Now with Ravello, developers can start up, on-demand, their own copy of the application environment. This means that developers do not have to share development environments anymore, leading to less waiting and higher quality software.
About Deutsche Telekom Hosted Business Solutions
Deutsche Telekom AG (DT) is a telecommunications multinational headquartered in Bonn, Germany. It has over 230,000 employees and generates close to $60 billion in revenue. It operates businesses in various countries worldwide, including mobile telephony (under the T-mobile brand), fixed telephony, broadband Internet and IT Services.
The Hosted Business Solutions (HBS) division has its origins in a 2013 acquisition of the telecommunications startup ChooChee. Under its new name and as part of DT, HBS is tasked with the development and roll-out of a next-generation cloud-based telephony service targeted at small and medium businesses.

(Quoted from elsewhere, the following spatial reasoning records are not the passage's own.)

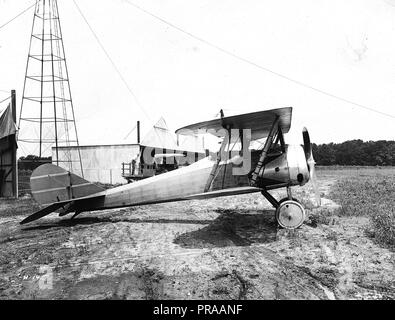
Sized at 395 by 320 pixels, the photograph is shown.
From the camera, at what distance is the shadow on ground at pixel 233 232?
7285mm

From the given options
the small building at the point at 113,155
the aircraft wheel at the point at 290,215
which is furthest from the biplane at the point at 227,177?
the small building at the point at 113,155

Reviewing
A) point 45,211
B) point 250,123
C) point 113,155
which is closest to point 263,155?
point 250,123

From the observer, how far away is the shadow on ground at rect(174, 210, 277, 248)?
729 centimetres

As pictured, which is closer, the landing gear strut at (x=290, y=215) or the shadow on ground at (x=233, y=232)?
the shadow on ground at (x=233, y=232)

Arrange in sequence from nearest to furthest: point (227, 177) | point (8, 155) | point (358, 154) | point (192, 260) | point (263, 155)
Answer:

Requirements for the Cloud Telephony Service
HBS designed the platform for its cloud telephony service on two pillars: extreme agility and rock-solid quality of service.
"The cloud telephony market for SMEs is extremely hot." explains Paul Sebastien, CMO at DT-HBS. "A lot of innovation is happening, and many players are entering this market. We need a platform that allows us to rapidly create new services and enter new markets, depending on how the market develops, and we need to do this faster than our competitors. Therefore extreme agility is an absolute must."
Ram Akuka, Director of DevOps at DT-HBS adds "Cloud telephony puts unique requirements on the underlying infrastructure. For example, consistent low latency is essential to call quality. This makes it impossible to host our production in a traditional public cloud. So instead, we implemented a private cloud combining DevOps technologies such as configuration management and Continuous Integration and Continuous Deployment, with an enterprise architecture. It is a 'best of both worlds' platform."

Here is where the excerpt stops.